### SUPPLIED MATERIAL

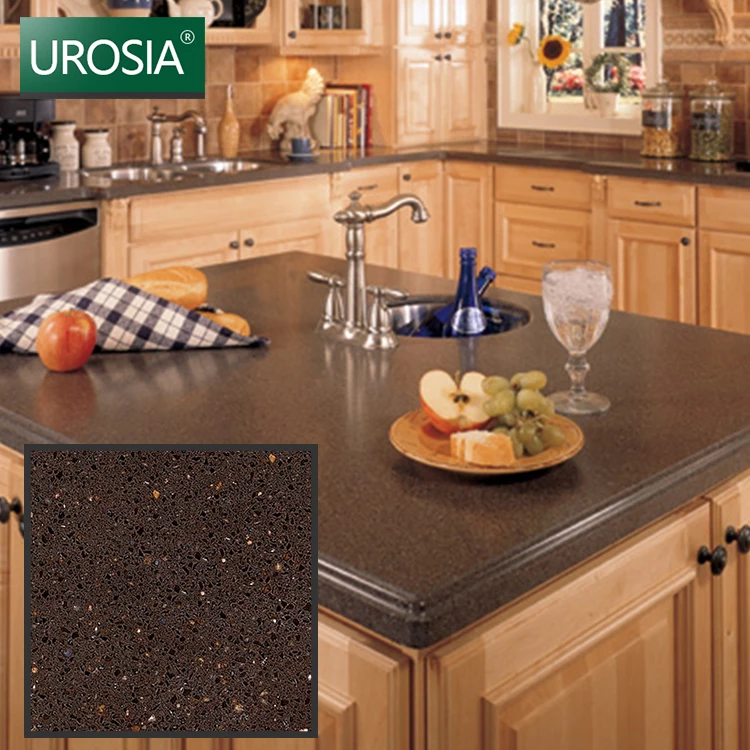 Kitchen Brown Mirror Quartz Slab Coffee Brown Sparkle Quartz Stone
==
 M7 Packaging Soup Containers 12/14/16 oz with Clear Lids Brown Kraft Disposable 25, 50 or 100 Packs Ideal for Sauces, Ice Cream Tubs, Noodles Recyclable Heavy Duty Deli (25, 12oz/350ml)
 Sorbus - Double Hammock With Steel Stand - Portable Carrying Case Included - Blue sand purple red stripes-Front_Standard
...
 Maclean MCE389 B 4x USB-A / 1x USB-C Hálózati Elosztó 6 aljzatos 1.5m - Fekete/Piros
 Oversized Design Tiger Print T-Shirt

### DESCRIPTION OF THE TASK
Write out the material again verbatim, starting with the line that contains "Maclean MCE389 B" and continuing through the line that contains "Oversized Design Tiger Print T-Shirt", with both of those lines included.

### RESULT OF THIS EXERCISE
 Maclean MCE389 B 4x USB-A / 1x USB-C Hálózati Elosztó 6 aljzatos 1.5m - Fekete/Piros
 Oversized Design Tiger Print T-Shirt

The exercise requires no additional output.